## Reading passage
The United States Justice Department found that police in Ferguson, Missouri regularly engaged in discriminatory tactics against black residents. Protest leaders and community organizers in the town where a white cop gunned down an unarmed black teen last year, setting off weeks of demonstrations and confrontations, say they are vindicated.
“Ray Charles could see the institutional racism that’s going on here in Ferguson,” said state Senator Maria Chappelle-Nadal, who is particularly incensed over statistics showing black people being bitten by police dogs while in custody. In fact, out of 13 out of 14 police canine biting incidents involved black victims. “We’re allowing police dogs to bite people?” asked Senator Chappelle-Nadal, “What is this, 1955?”
The Justice Department review found that African-Americans accounted for 93 percent of all arrests between 2012 and 2014 – even though they make up just 67 percent of the population. They’re ticketed more often as well, and for trivial matters. DOJ says black people accounted for 85 percent of all people stopped by Ferguson police officers and 90 percent of all citations issued.
But the infuriating part was the series of racist jokes sent by city and police officials via email. One sent in 2008 claimed that says President Barack Obama wouldn't be in office long, because “what black man holds a steady job for four years” (Reality check, he’s in for two terms and Obama’s Justice Department is serving up the report on Ferguson). Another attempt at humor told of a black woman in New Orleans who was admitted to a hospital for an abortion, and then got a reward from “Crime Stoppers”.

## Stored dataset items
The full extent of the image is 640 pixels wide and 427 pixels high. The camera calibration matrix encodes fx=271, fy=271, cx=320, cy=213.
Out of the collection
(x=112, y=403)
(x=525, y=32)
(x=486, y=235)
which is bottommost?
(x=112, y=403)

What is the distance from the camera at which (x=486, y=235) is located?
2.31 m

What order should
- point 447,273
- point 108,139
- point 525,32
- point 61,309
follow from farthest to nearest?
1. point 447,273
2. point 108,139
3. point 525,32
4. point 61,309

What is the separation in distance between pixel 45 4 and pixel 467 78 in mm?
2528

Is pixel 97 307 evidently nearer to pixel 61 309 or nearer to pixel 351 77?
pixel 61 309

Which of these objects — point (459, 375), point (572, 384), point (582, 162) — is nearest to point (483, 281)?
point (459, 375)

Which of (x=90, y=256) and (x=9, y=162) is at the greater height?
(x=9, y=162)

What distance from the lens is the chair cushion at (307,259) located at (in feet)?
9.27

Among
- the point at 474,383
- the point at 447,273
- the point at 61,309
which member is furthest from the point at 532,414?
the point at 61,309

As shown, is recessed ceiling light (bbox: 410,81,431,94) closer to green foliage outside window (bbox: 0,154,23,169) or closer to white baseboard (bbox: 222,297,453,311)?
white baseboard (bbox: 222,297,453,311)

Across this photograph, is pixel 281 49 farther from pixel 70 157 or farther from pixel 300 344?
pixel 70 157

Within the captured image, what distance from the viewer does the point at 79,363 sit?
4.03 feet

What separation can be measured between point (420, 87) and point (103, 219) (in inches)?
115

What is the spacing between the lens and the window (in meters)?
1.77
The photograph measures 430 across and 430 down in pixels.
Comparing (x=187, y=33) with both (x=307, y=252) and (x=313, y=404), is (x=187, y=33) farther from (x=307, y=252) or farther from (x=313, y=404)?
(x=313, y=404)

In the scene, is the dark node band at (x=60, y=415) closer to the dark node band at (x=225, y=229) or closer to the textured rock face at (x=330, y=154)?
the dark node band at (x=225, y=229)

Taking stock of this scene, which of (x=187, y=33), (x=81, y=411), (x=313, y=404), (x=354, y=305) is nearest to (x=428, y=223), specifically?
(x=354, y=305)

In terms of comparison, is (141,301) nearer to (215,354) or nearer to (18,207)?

## Problem details
Update the passage on the Ferguson police investigation from "The Justice Department" up to and including "all citations issued.", replacing "citations" with "tickets".

## Response to this task
The Justice Department review found that African-Americans accounted for 93 percent of all arrests between 2012 and 2014 – even though they make up just 67 percent of the population. They’re ticketed more often as well, and for trivial matters. DOJ says black people accounted for 85 percent of all people stopped by Ferguson police officers and 90 percent of all tickets issued.